Re: [PATCH v3 2/2] vhost-vdpa: fix page pinning leakage in error path

From: Jason Wang
Date: Wed Oct 14 2020 - 07:41:34 EST



On 2020/10/14 下午2:52, Michael S. Tsirkin wrote:
On Tue, Oct 13, 2020 at 04:42:59PM -0700, si-wei liu wrote:
On 10/9/2020 7:27 PM, Jason Wang wrote:
On 2020/10/3 下午1:02, Si-Wei Liu wrote:
Pinned pages are not properly accounted particularly when
mapping error occurs on IOTLB update. Clean up dangling
pinned pages for the error path. As the inflight pinned
pages, specifically for memory region that strides across
multiple chunks, would need more than one free page for
book keeping and accounting. For simplicity, pin pages
for all memory in the IOVA range in one go rather than
have multiple pin_user_pages calls to make up the entire
region. This way it's easier to track and account the
pages already mapped, particularly for clean-up in the
error path.

Fixes: 4c8cf31885f6 ("vhost: introduce vDPA-based backend")
Signed-off-by: Si-Wei Liu<si-wei.liu@xxxxxxxxxx>
---
Changes in v3:
- Factor out vhost_vdpa_map() change to a separate patch

Changes in v2:
- Fix incorrect target SHA1 referenced

drivers/vhost/vdpa.c | 119
++++++++++++++++++++++++++++++---------------------
1 file changed, 71 insertions(+), 48 deletions(-)

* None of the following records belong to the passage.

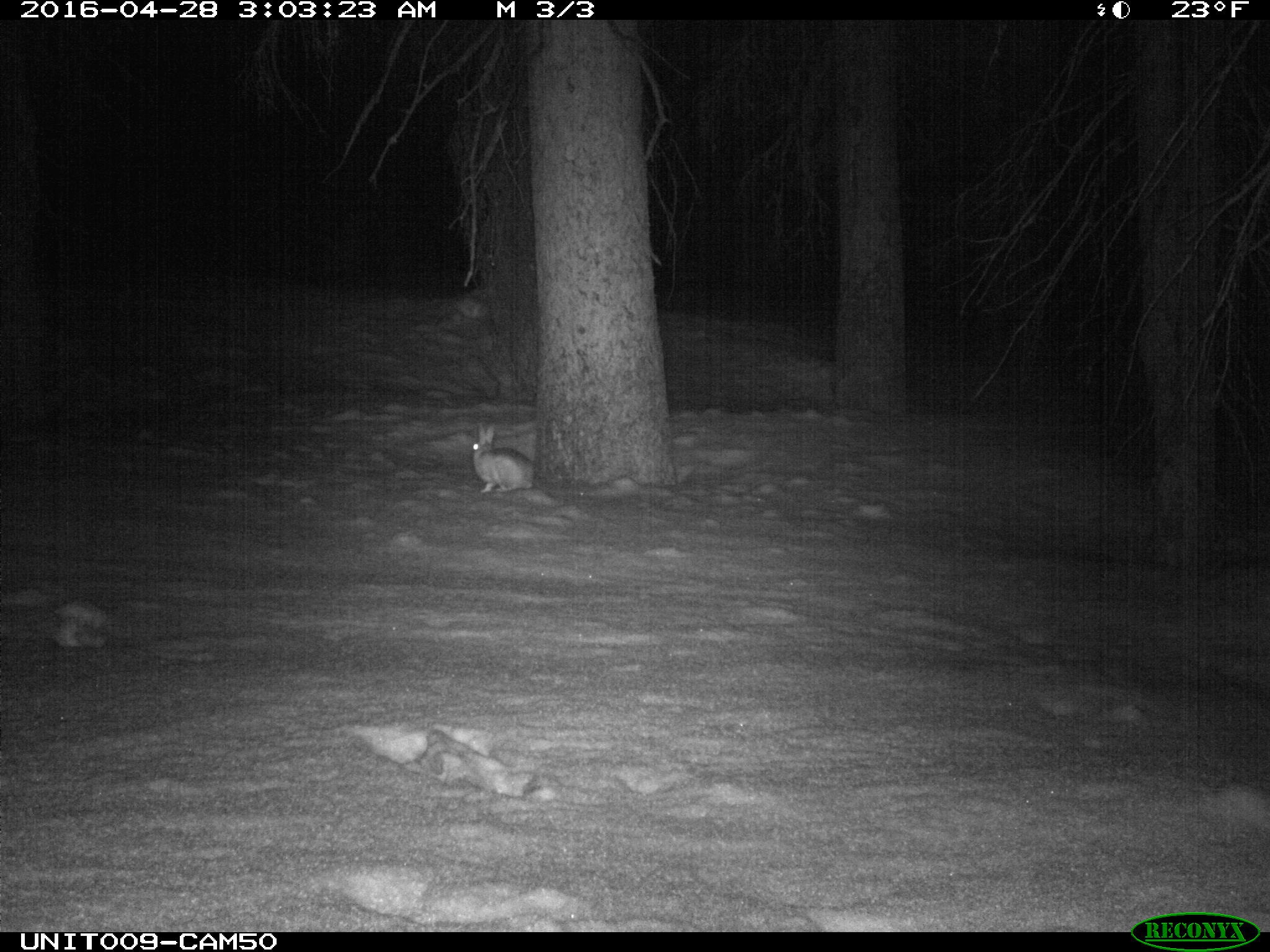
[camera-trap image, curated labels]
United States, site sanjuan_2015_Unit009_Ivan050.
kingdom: Animalia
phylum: Chordata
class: Mammalia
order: Lagomorpha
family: Leporidae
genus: Lepus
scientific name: Lepus americanus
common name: snowshoe hare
Lepus americanus (snowshoe hare).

diff --git a/drivers/vhost/vdpa.c b/drivers/vhost/vdpa.c
index 0f27919..dad41dae 100644
--- a/drivers/vhost/vdpa.c
+++ b/drivers/vhost/vdpa.c
@@ -595,21 +595,19 @@ static int
vhost_vdpa_process_iotlb_update(struct vhost_vdpa *v,
struct vhost_dev *dev = &v->vdev;
struct vhost_iotlb *iotlb = dev->iotlb;
struct page **page_list;
- unsigned long list_size = PAGE_SIZE / sizeof(struct page *);
+ struct vm_area_struct **vmas;
unsigned int gup_flags = FOLL_LONGTERM;
- unsigned long npages, cur_base, map_pfn, last_pfn = 0;
- unsigned long locked, lock_limit, pinned, i;
+ unsigned long map_pfn, last_pfn = 0;
+ unsigned long npages, lock_limit;
+ unsigned long i, nmap = 0;
u64 iova = msg->iova;
+ long pinned;
int ret = 0;
if (vhost_iotlb_itree_first(iotlb, msg->iova,
msg->iova + msg->size - 1))
return -EEXIST;
- page_list = (struct page **) __get_free_page(GFP_KERNEL);
- if (!page_list)
- return -ENOMEM;
-
if (msg->perm & VHOST_ACCESS_WO)
gup_flags |= FOLL_WRITE;
@@ -617,61 +615,86 @@ static int
vhost_vdpa_process_iotlb_update(struct vhost_vdpa *v,
if (!npages)
return -EINVAL;
+ page_list = kvmalloc_array(npages, sizeof(struct page *),
GFP_KERNEL);
+ vmas = kvmalloc_array(npages, sizeof(struct vm_area_struct *),
+ GFP_KERNEL);
This will result high order memory allocation which was what the code
tried to avoid originally.

Using an unlimited size will cause a lot of side effects consider VM or
userspace may try to pin several TB of memory.
Hmmm, that's a good point. Indeed, if the guest memory demand is huge or the
host system is running short of free pages, kvmalloc will be problematic and
less efficient than the __get_free_page implementation.
OK so ... Jason, what's the plan?

How about you send a patchset with
1. revert this change
2. fix error handling leak


Work for me, but it looks like siwei want to do this.

So it's better for to send the patchset.

Thanks